TO DO
Using the George Byng biography below, decide whether each statement agrees with it and answer yes or no, quoting the words that settle it: 1. Byng inherited Wrotham Park from his father. 2. Byng was returned unopposed for Wigan in 1774. 3. Byng held his Middlesex seat at the 1784 election.

PROVIDED PASSAGE
= George Byng (1735–1789) =

British politician

Arms of Byng: Quarterly sable and argent in the first quarter a lion rampant of the second

George Byng (1735 – 27 October 1789) of Wrotham Park in Middlesex (now in Hertfordshire), was a British politician who sat in the House of Commons from 1768 to 1784.

==Origins==
He was the eldest son of Robert Byng (1703-1740), Governor of Barbados, by his wife Elizabeth Forward, a daughter and co-heiress of Jonathan Forward. He was a grandson of Admiral George Byng, 1st Viscount Torrington (1663-1733) of Southill Park in Bedfordshire.

==Career==
He inherited the estate of Wrotham Park from his unmarried and childless uncle Admiral John Byng (1704-1757), famously court-martialled and shot in 1757 following the fall of Minorca. At the 1768 general election Byng was elected as a Member of Parliament for Wigan. He was returned unopposed for Wigan in 1774. He was returned unopposed as MP for Middlesex at the 1780 general election but was defeated in a contest in 1784.

[Dataset rows]
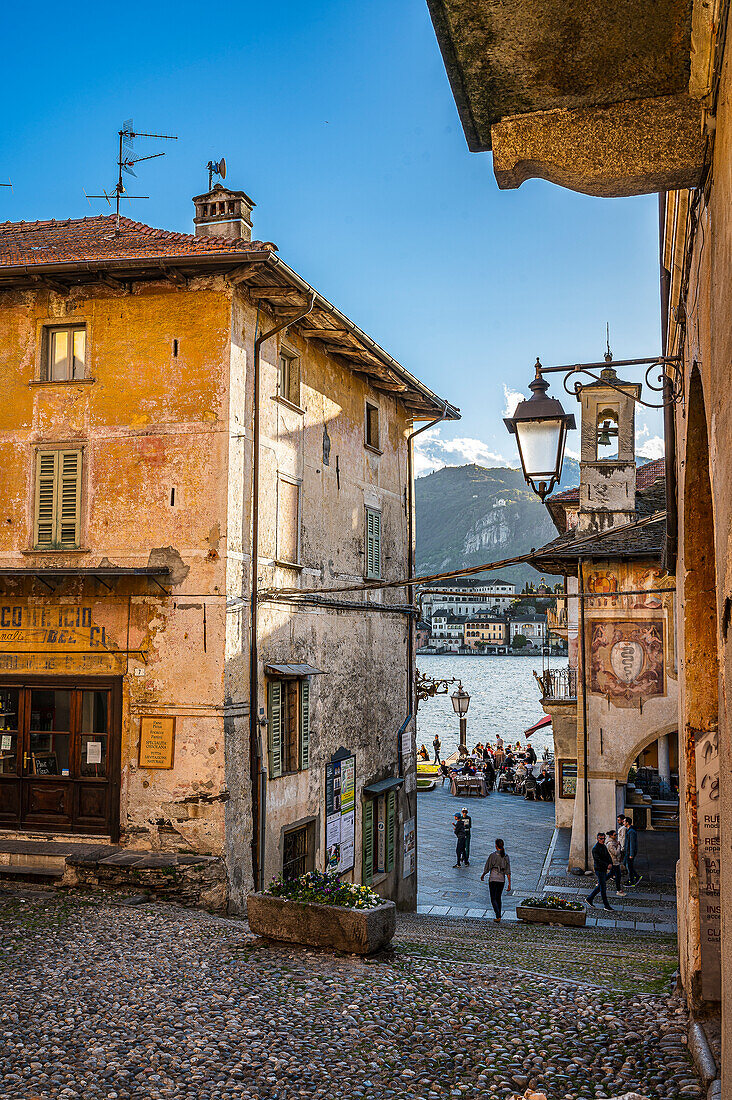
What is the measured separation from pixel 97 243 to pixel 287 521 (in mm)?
5794

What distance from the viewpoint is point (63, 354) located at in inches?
577

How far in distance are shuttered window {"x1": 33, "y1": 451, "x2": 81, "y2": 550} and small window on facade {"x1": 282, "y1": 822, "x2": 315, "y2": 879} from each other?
613 cm

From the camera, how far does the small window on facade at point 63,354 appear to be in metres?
14.5

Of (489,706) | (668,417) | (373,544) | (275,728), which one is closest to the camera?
(668,417)

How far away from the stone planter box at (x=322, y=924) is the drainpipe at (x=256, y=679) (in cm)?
302

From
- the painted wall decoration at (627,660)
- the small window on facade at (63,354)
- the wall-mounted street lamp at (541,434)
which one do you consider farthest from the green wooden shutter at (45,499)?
the painted wall decoration at (627,660)

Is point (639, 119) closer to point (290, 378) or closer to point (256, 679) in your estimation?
point (256, 679)

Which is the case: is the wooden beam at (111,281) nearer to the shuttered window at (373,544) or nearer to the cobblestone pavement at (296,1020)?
the shuttered window at (373,544)

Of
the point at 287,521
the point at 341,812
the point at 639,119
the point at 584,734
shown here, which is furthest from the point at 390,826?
the point at 639,119

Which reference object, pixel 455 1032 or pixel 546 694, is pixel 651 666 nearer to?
pixel 546 694

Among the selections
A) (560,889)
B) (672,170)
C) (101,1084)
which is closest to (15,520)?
(101,1084)

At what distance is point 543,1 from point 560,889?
67.2 feet

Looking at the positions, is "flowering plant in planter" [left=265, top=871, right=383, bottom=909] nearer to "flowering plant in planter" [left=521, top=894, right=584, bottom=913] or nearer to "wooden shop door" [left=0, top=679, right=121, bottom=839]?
"wooden shop door" [left=0, top=679, right=121, bottom=839]

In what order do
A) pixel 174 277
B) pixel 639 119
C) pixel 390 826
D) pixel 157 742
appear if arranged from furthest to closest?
pixel 390 826
pixel 174 277
pixel 157 742
pixel 639 119
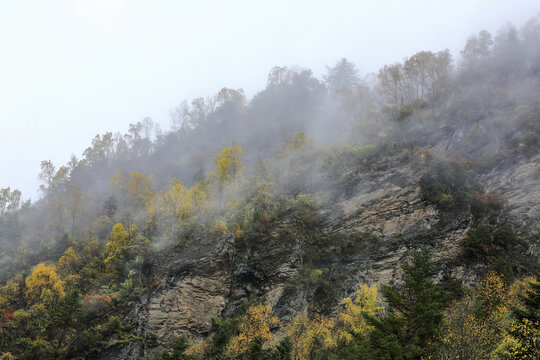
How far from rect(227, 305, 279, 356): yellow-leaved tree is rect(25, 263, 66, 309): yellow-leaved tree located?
69.4 feet

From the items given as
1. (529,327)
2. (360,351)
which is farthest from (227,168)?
(529,327)

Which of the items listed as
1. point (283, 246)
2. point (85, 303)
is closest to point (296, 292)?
point (283, 246)

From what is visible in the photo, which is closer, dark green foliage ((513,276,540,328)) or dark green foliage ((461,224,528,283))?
dark green foliage ((513,276,540,328))

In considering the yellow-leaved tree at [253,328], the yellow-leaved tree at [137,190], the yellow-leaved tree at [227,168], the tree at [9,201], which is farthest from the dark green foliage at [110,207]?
the yellow-leaved tree at [253,328]

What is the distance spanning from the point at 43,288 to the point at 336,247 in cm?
3392

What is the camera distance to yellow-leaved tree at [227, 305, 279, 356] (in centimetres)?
2541

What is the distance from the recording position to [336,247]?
111 feet

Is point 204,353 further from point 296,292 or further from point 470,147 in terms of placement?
point 470,147

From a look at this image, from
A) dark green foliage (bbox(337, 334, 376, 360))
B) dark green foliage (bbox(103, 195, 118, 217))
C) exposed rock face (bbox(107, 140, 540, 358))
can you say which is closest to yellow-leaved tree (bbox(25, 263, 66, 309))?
exposed rock face (bbox(107, 140, 540, 358))

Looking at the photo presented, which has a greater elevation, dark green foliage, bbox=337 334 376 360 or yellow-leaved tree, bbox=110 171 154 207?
yellow-leaved tree, bbox=110 171 154 207

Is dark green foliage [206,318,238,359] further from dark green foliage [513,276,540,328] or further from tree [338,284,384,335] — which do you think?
dark green foliage [513,276,540,328]

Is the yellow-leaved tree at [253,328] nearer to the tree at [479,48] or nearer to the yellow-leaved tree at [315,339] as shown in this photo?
the yellow-leaved tree at [315,339]

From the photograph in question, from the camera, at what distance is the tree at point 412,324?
16.5 meters

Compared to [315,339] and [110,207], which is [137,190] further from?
[315,339]
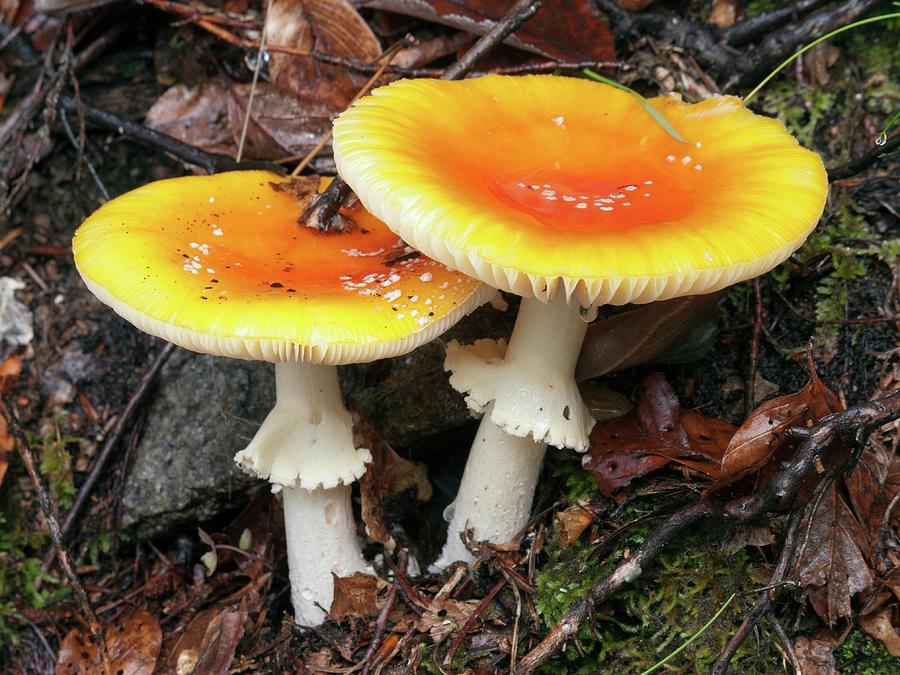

EXERCISE ANSWER
1. No: "He inherited the estate of Wrotham Park from his unmarried and childless uncle Admiral John Byng (1704-1757)"
2. Yes: "He was returned unopposed for Wigan in 1774."
3. No: "was defeated in a contest in 1784"